2. Avoiding stressful situations and taking breaks at work.
Smoking was a small vacation for me, the only thing that allowed me to clear my head and enjoy a moment. My favorite realization about smoking is that I can take a break from work without having a cigarette, it’s the break that is needed! I often take longer breaks than I would have if I was smoking. I go for a walk or enjoy my lunch slowly.
Meditation gives me control over my emotions and stress. The better I got at calming down manually, the better I got at resisting the urge to smoke.
4. Focusing more on my teeth.
A healthier looking and feeling smile is one of the first rewards I’d gained from quitting. It got brighter and brighter as the weeks went by and gave me a healthier ritual to practice, brushing and flossing.
5. Adding cardio to my life!
Walking or running (if you can) is a wonderful place to start, either outside or at the gym. It was a great way to guage my heart health improving. I just signed up for my first 5K!
6. Downloading the QuitNow! App.
This app kept me excited about quitting. It kept track of data for me including how many cigarettes I haven’t smoked, how many days I’ve quit, how much money I’ve saved and statistically how my body was healing and recovering. There is also a forum where you can share and read other’s triumphs and setbacks, which was comforting when I was vulnerable most to relapse.
7. Picking up cigarette butts, in my yard and around my community.

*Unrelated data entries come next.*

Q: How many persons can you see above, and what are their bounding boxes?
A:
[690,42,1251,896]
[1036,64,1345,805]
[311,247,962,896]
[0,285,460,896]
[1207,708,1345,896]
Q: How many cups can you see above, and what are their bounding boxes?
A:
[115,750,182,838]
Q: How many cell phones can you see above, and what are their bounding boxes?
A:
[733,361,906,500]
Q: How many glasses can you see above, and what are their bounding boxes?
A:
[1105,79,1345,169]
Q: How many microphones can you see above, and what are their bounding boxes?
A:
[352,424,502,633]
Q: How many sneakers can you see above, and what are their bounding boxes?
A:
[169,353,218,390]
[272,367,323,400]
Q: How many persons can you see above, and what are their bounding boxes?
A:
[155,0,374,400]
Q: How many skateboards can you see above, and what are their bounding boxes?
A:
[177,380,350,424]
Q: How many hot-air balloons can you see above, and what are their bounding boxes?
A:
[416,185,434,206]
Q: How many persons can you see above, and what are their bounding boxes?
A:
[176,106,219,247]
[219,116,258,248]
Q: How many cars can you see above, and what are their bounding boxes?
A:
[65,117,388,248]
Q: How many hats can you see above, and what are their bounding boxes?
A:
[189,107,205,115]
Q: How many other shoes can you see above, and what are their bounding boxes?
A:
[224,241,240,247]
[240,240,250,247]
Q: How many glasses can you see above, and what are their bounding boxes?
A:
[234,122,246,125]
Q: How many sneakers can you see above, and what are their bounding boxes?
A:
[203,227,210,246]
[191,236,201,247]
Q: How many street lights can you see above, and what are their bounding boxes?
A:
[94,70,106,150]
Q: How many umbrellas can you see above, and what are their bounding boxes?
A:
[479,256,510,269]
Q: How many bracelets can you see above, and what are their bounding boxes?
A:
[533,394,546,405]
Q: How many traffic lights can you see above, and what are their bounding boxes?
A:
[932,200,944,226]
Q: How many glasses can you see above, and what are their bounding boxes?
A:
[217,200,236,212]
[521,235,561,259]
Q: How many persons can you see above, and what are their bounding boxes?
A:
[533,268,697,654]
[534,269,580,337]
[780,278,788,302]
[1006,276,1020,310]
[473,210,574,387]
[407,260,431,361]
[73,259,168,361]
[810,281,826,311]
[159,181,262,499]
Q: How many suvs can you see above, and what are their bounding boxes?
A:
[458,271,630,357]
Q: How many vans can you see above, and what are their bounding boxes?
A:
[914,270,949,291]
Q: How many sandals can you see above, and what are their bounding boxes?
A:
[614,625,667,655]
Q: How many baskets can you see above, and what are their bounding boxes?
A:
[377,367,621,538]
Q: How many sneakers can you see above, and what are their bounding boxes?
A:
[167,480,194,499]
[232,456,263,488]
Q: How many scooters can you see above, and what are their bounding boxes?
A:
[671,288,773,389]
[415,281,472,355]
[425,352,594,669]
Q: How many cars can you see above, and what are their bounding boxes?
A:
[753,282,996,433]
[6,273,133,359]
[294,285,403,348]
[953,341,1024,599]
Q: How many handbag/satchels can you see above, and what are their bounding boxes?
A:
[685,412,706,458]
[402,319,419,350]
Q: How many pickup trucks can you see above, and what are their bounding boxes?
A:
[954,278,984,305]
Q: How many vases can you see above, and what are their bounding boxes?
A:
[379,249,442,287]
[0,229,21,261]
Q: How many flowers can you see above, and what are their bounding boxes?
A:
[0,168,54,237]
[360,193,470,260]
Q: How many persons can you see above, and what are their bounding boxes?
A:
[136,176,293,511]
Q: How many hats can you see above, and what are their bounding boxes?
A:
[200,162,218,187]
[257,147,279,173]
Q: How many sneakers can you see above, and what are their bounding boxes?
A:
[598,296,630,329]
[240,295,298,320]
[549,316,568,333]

Picking up cigarettes, in their must disgusting form can be therapeutic! It was outward expression of what I was doing for myself inside.
8. Avoiding smokers.
Most of all I avoid riding in cars with smokers because if the smell doesn’t make me want one, it makes me really sick to my stomach. I also won’t allow people to smoke in my own car, which I’m proud now smells of stress busting vanilla and sports a ‘No smoking’ decal.
9. Keep reminding myself of the consequences.
All it takes for me is knowing one person who looks older than they are and gets sick almost too often to hold a job. Smoking is in complete control of this person’s life. If you don’t have a horror story close to you, look them up. You’ll have plenty of stories to read. According to the American Cancer Society, about 443,000 people in the United States each year die from illnesses related to tobacco use. Smoking cigarettes kills more Americans than alcohol, car accidents, suicide, AIDS, homicide, and illegal drugs combined.